I’m not sure when it started, but there is suddenly this technique in suspense thrillers and horror films that is getting old fast. The special effects guys denote any demon, zombie, ghoul or any garden variety evil creature with some extreme body contortion. Remember Linda Blair’s spinning head in The Exorcist? That’s child’s play now. Now entire limbs are bending in reverse, spines are rotating, heads are doing The Exorcist spin with a full twist in the pike position (higher degree of difficulty). Anyway, barring a bend or crack I am not imagining, the shock value has worn off, so somebody is going to have to reach into their bag of tricks and come up with something new.
Cotton Marcus (Peter Fabian) is an evangelical minister and exorcist who has performed dozens of exorcisms. As a final farewell to a disturbing career, he has agreed to let his last exorcism be filmed for a documentary. This project brings him and the film crew to the farm of Louis Sweetzer (Louis Herthum). Sweetzer claims that ever since his wife’s death, his daughter Nell (Ashley Bell) has been a little, well, off. Cotton expects to shake some holy water on the girl, say a few prayers and call it a day. After many questionable encounters in the past he is a bit jaded. What he encounters with Nell is something quite different.

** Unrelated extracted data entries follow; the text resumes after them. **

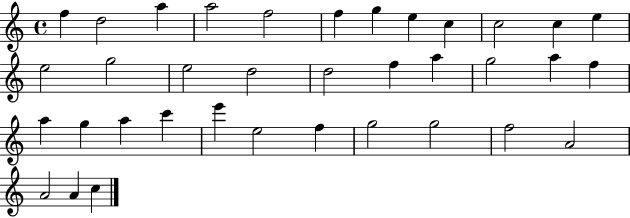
{
  \clef treble
  \time 4/4
  \defaultTimeSignature
  \key c \major
  f''4 d''2 a''4 | a''2 f''2 | f''4 g''4 e''4 c''4 | c''2 c''4 e''4 | \break e''2 g''2 | e''2 d''2 | d''2 f''4 a''4 | g''2 a''4 f''4 | \break a''4 g''4 a''4 c'''4 | e'''4 e''2 f''4 | g''2 g''2 | f''2 a'2 | \break a'2 a'4 c''4 | \bar "|."
}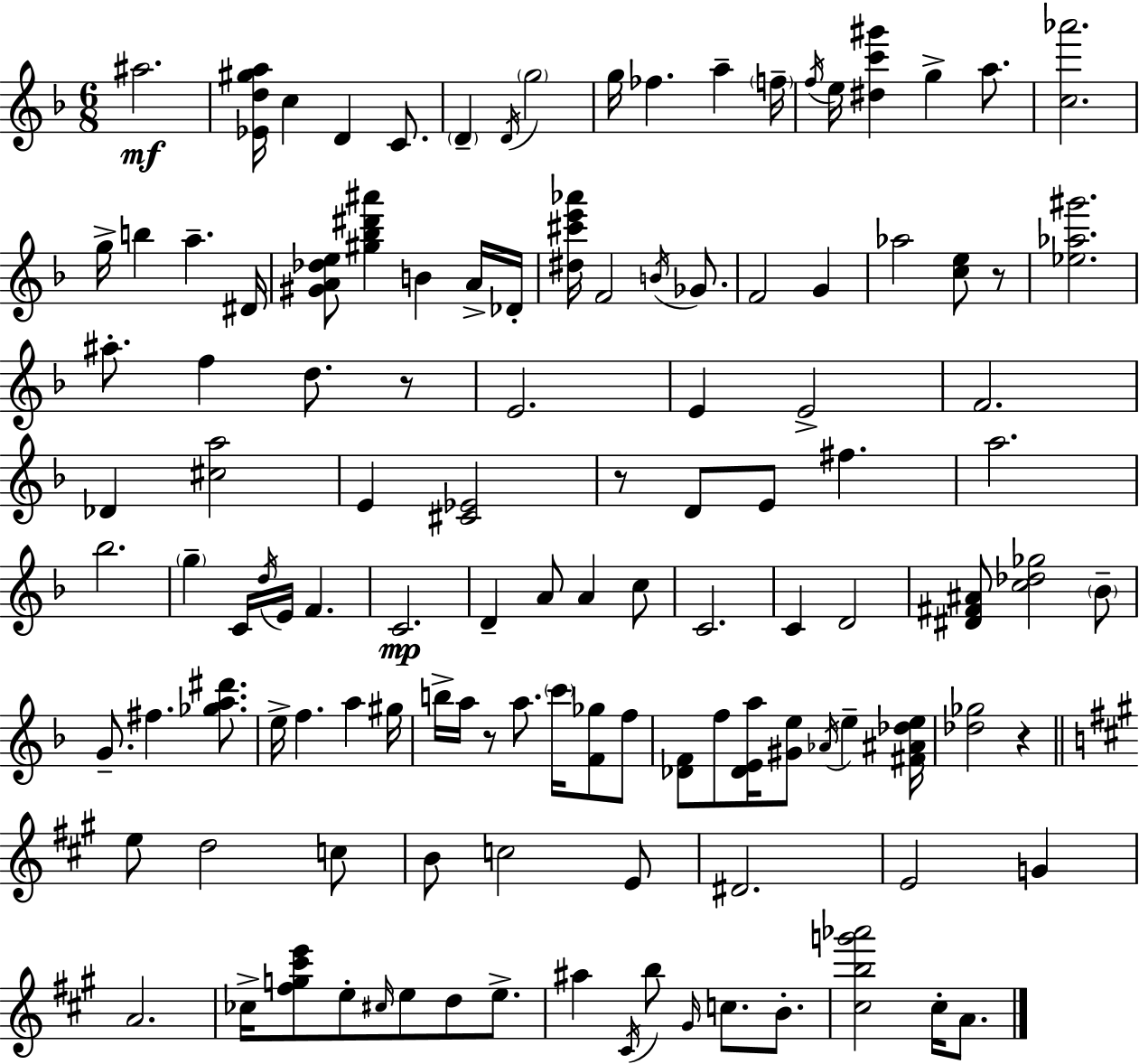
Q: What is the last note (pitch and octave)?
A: A4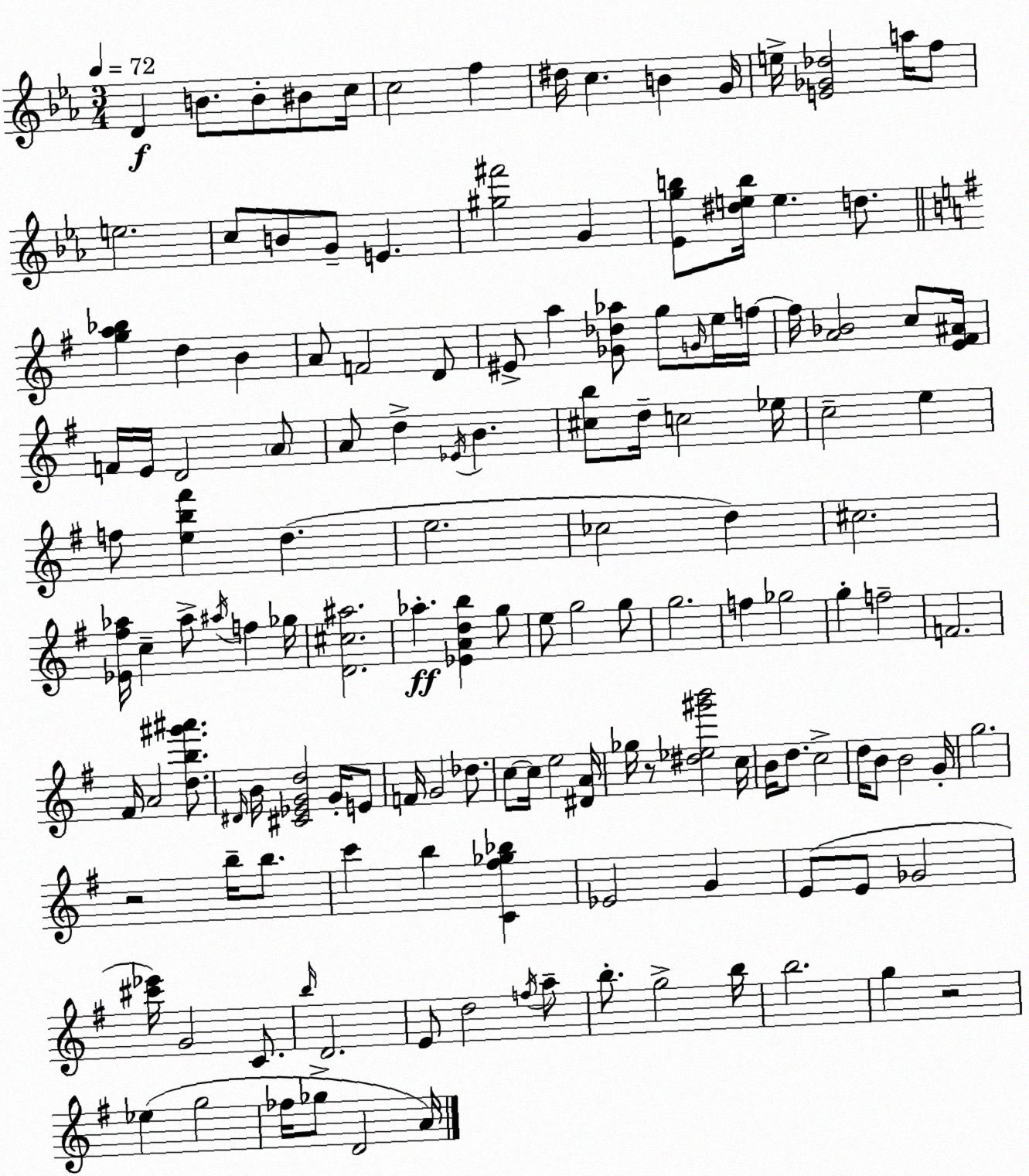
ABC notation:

X:1
T:Untitled
M:3/4
L:1/4
K:Cm
D B/2 B/2 ^B/2 c/4 c2 f ^d/4 c B G/4 e/4 [E_G_d]2 a/4 f/2 e2 c/2 B/2 G/2 E [^g^f']2 G [_Egb]/2 [^deb]/4 e d/2 [ga_b] d B A/2 F2 D/2 ^E/2 a [_G_d_a]/2 g/2 G/4 e/4 f/4 f/4 [A_B]2 c/2 [E^F^A]/4 F/4 E/4 D2 A/2 A/2 d _E/4 B [^cb]/2 d/4 c2 _e/4 c2 e f/2 [eb^f'] d e2 _c2 d ^c2 [_E^f_a]/4 c _a/2 ^a/4 f _g/4 [D^c^a]2 _a [_EAdb] g/2 e/2 g2 g/2 g2 f _g2 g f2 F2 ^F/4 A2 [db^g'^a']/2 ^D/4 B/4 [^C_EGd]2 G/4 E/2 F/4 G2 _d/2 c/2 c/4 e2 [^DA]/4 _g/4 z/2 [^d_e^g'b']2 c/4 B/4 d/2 c2 d/4 B/2 B2 G/4 g2 z2 b/4 b/2 c' b [C^f_g_b] _E2 G E/2 E/2 _G2 [^c'_e']/4 G2 C/2 b/4 D2 E/2 d2 f/4 a/2 b/2 g2 b/4 b2 g z2 _e g2 _f/4 _g/2 D2 A/4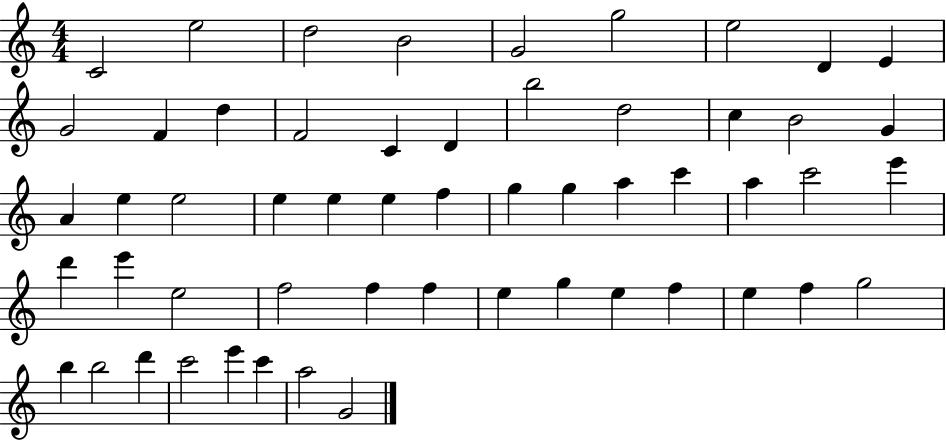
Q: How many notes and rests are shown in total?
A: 55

Exorcism films have a difficult act to follow. The Exorcist is one of the best thrillers ever made, and even with the shoddy technology of the time, it can still send viewers diving under the bed. This film wisely takes a different tack, even going so far as to inject some humor into the writing. This genre isn’t my cup of tea but Peter Fabian’s acting is excellent and he carries the film. Sadly, it’s 10 minutes too long and the ending really deflates. But I never looked at my watch.